Boot from the Sealed Image

1. Copy the downloaded image to your target machine or virtual machine.
2. If using a virtual machine, configure it to use UEFI firmware (e.g., OVMF for QEMU).
3. Boot from the image. The first boot may take a few moments as the images are not pre-built with a default password; the root account has no password set.
4. After boot, you can log in via the console or SSH (sshd is enabled by default for debugging).

Important: Because these are test images, the UKI and systemd-boot are signed with test keys, not the official Fedora keys. Your system may display a warning during Secure Boot verification; you may need to enroll the test key or disable Secure Boot temporarily. See the repository for details on key enrollment.
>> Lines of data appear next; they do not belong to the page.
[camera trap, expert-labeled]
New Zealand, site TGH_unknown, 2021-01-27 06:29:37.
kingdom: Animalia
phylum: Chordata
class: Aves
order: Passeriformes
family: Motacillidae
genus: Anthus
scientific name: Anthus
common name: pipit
Verify the Boot Chain Integrity

Once booted, you can verify that the sealed boot chain is intact:

• Check that systemd-boot is the bootloader: run bootctl status.
• Verify the UKI is properly loaded: look for the kernel command line and ensure it matches the expected parameters.
• Confirm composefs is enabled: use composefs-info or check /sys/fs/composefs.

If you intend to test TPM-based disk unlocking, ensure your system has a TPM 2.0 module and that it is enabled in firmware. The sealed images are designed to work with TPM out of the box, but you may need to configure additional policies.
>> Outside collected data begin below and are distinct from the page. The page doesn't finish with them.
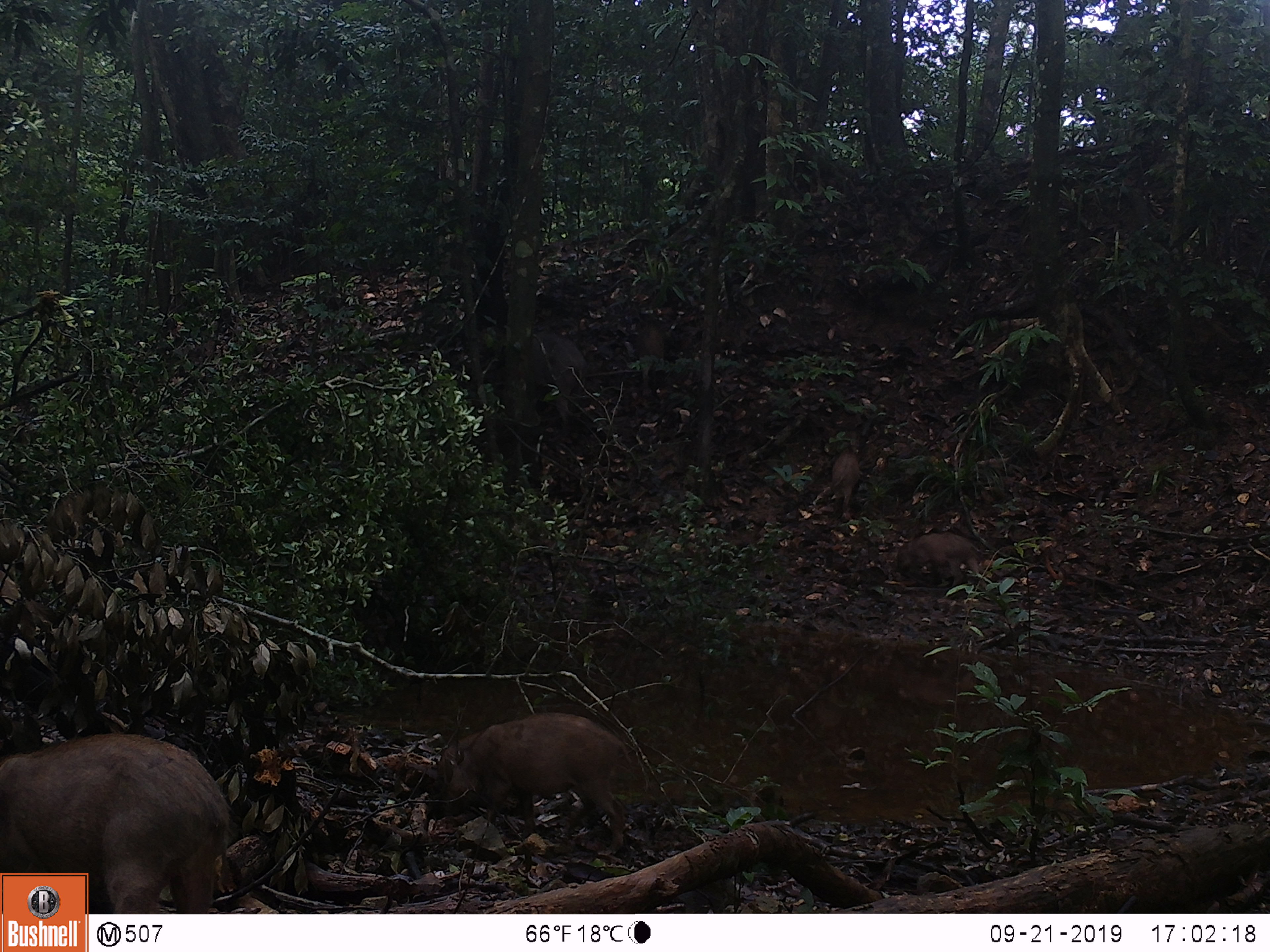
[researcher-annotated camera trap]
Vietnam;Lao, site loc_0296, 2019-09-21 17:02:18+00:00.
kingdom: Animalia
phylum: Chordata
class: Mammalia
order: Artiodactyla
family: Suidae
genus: Sus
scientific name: Sus scrofa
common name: eurasian wild pig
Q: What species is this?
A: Eurasian wild pig (Sus scrofa).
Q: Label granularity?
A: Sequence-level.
Build Your Own Sealed Image

For those who want to customize, the repository provides a script to generate sealed images. Follow these steps:

1. Clone the repository: git clone https://github.com/travier/fedora-atomic-desktops-sealed.git
2. Ensure you have all dependencies (podman, buildah, bootc, and optionally qemu for testing).
3. Use the provided build.sh script. For example: ./build.sh --arch x86_64. This will create a container image with the UKI and composefs.
4. Convert the container image into a disk image using bootc install to-disk or similar method. Refer to the bootc documentation for detailed options.

You can modify the base image or kernel parameters by editing the configuration files in the repository before building. The resulting image will be signed with test keys; for production, you would need to replace them with your own certificates.

Common Mistakes and Troubleshooting

Failing to Enable UEFI and Secure Boot

Sealed images only boot via UEFI with Secure Boot. If you try to boot on a legacy BIOS system, the boot process will fail immediately. Double-check your firmware settings.

Using Official Fedora Secure Boot Keys

These test images are signed with test keys, not official Fedora keys. Do not expect them to pass verification with the default Fedora Secure Boot CA. You must either disable Secure Boot or enroll the test key provided in the repository.

Ignoring the Root Password Warning

The root account has no password. This is intentional for debugging but poses a security risk. Never expose these test images to a network without first setting a password or disabling SSH. Also, do not use them in production environments.

Incorrect Architecture

Ensure you download or build the image for your system's architecture (x86_64 or aarch64). Booting an aarch64 image on x86_64 hardware will not work despite UEFI support.

Overlooking TPM Requirements

If you wish to test TPM-based unlocking, verify that your TPM is firmware-managed and supported by Linux. Some older TPM modules may not work. Check dmesg for TPM-related messages.

Summary

Sealed bootable container images for Fedora Atomic Desktops provide a complete verified boot chain using Secure Boot, UKI, and composefs. Testing these images is straightforward: download pre-built images, boot them on UEFI-capable hardware, and verify the chain. For customization, build your own images using the provided repository scripts. Remember these are test images with no root password and non-official signatures—use them only in controlled environments. By following this guide, you'll be well-prepared to explore the future of secure, containerized operating systems.

For deeper understanding, refer to presentations at FOSDEM 2025, Devconf.cz 2025, and ASG 2025, as well as the composefs backend documentation in bootc. Provide feedback and report issues to the GitHub repository to help improve the project.